Material shown =
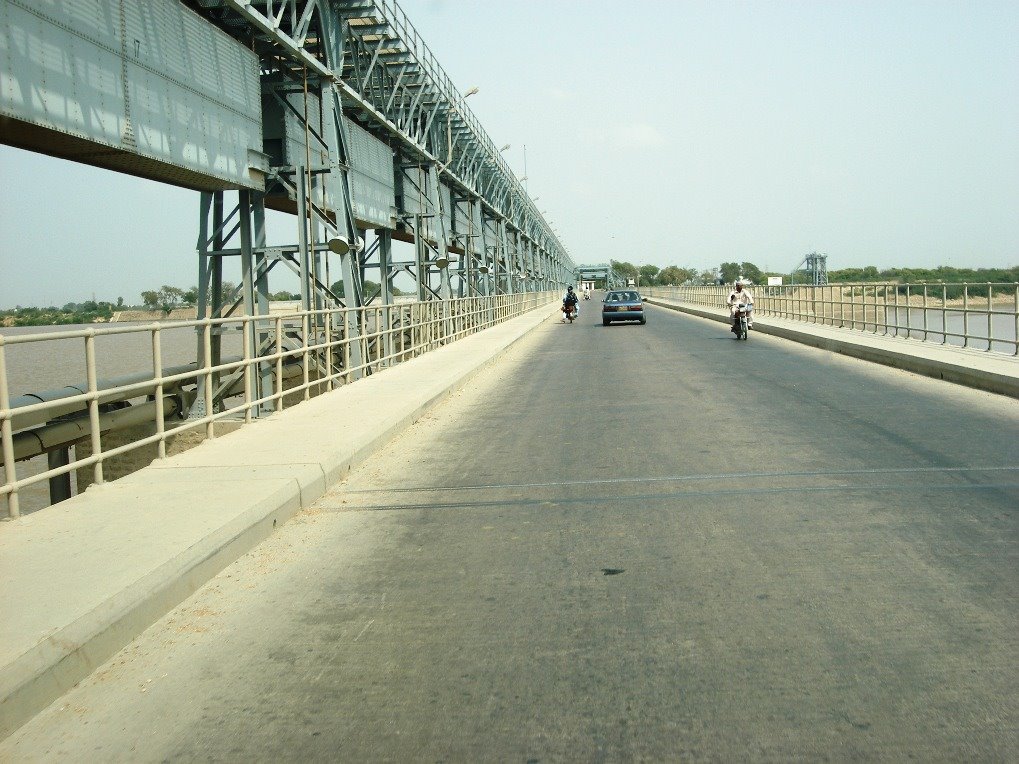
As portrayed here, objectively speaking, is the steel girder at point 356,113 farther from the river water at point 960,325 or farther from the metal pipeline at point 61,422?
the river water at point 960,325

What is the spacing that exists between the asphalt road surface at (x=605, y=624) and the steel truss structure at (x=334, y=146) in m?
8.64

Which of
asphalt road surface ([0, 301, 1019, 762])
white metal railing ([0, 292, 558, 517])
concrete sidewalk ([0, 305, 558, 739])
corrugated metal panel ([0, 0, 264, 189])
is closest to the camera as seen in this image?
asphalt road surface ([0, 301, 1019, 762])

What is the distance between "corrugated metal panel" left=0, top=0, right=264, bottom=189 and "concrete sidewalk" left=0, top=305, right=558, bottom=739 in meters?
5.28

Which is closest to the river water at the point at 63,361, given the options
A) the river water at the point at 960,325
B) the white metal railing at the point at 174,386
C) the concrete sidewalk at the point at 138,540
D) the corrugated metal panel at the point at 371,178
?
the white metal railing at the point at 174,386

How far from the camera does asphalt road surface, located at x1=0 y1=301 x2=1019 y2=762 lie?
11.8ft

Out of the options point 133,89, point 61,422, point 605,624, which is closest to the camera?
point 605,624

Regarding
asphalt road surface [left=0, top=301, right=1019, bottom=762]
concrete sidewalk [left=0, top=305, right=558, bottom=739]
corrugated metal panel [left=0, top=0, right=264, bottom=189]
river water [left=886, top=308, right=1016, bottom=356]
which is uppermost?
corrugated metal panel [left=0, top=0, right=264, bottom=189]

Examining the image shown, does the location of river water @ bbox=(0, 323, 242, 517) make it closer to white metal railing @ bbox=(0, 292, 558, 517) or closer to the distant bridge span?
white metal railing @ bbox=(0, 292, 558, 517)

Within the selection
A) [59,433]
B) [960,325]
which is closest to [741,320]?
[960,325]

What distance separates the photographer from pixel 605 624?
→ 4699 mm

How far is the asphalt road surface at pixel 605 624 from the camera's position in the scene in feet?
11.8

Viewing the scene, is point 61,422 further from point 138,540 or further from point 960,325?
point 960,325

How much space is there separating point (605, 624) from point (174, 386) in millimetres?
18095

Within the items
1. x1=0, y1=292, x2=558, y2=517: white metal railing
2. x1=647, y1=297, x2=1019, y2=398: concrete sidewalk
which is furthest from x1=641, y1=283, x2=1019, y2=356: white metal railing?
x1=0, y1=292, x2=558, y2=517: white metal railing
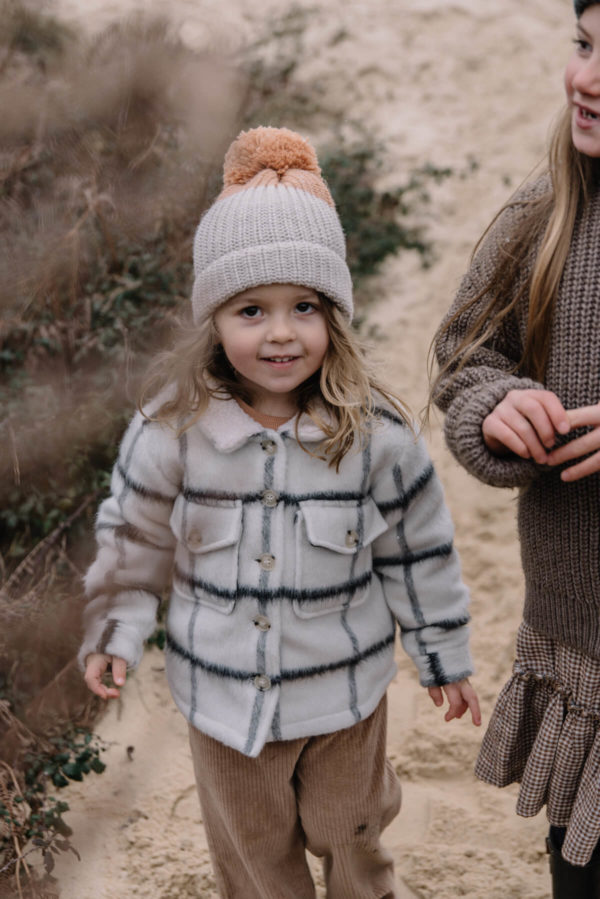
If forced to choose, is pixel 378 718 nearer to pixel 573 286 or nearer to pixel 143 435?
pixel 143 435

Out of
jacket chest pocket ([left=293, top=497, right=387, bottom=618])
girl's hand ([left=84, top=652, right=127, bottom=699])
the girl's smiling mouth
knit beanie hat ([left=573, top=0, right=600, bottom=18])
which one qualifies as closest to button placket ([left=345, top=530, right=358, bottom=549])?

Exercise task = Write the records out again in full, exactly, and skip every picture.

Task solution =
As portrayed here, objectively speaking, is the steel girder at point 356,113 farther from the river water at point 960,325 or farther from the metal pipeline at point 61,422?
the river water at point 960,325

What is the spacing that exists between the asphalt road surface at (x=605, y=624) and the steel truss structure at (x=334, y=146) in m?
8.64

Which of
asphalt road surface ([0, 301, 1019, 762])
white metal railing ([0, 292, 558, 517])
concrete sidewalk ([0, 305, 558, 739])
corrugated metal panel ([0, 0, 264, 189])
is closest to the camera as seen in this image?
asphalt road surface ([0, 301, 1019, 762])

What is the distance between "corrugated metal panel" left=0, top=0, right=264, bottom=189 and "concrete sidewalk" left=0, top=305, right=558, bottom=739 in meters?
5.28

Which is closest to the river water at the point at 63,361, given the options
A) the river water at the point at 960,325
B) the white metal railing at the point at 174,386
C) the concrete sidewalk at the point at 138,540
D) the corrugated metal panel at the point at 371,178
?
the white metal railing at the point at 174,386

How far from the camera does asphalt road surface, located at x1=0 y1=301 x2=1019 y2=762 lie?
11.8ft

Out of the options point 133,89, point 61,422, point 605,624, which is closest to the camera?
point 605,624

Regarding
asphalt road surface [left=0, top=301, right=1019, bottom=762]
concrete sidewalk [left=0, top=305, right=558, bottom=739]
corrugated metal panel [left=0, top=0, right=264, bottom=189]
river water [left=886, top=308, right=1016, bottom=356]
which is uppermost?
corrugated metal panel [left=0, top=0, right=264, bottom=189]

Examining the image shown, does the location of river water @ bbox=(0, 323, 242, 517) make it closer to white metal railing @ bbox=(0, 292, 558, 517) or closer to the distant bridge span?
white metal railing @ bbox=(0, 292, 558, 517)

Within the selection
A) [59,433]
B) [960,325]
which is closest to [741,320]?
[960,325]

What distance separates the photographer from pixel 605 624?
→ 4699 mm

How far is the asphalt road surface at pixel 605 624 from the camera's position in the scene in feet?
11.8

Viewing the scene, is point 61,422 further from point 138,540 or further from point 960,325?
point 960,325

How much space is there separating point (605, 624) from point (174, 386) in millimetres?
18095

Within the items
1. x1=0, y1=292, x2=558, y2=517: white metal railing
2. x1=647, y1=297, x2=1019, y2=398: concrete sidewalk
which is furthest from x1=641, y1=283, x2=1019, y2=356: white metal railing?
x1=0, y1=292, x2=558, y2=517: white metal railing
If forced to choose, is pixel 378 718 nearer to pixel 573 286 or nearer to pixel 143 435?
pixel 143 435

Out of
jacket chest pocket ([left=293, top=497, right=387, bottom=618])
girl's hand ([left=84, top=652, right=127, bottom=699])
the girl's smiling mouth
knit beanie hat ([left=573, top=0, right=600, bottom=18])
which one qualifies as closest to button placket ([left=345, top=530, right=358, bottom=549])?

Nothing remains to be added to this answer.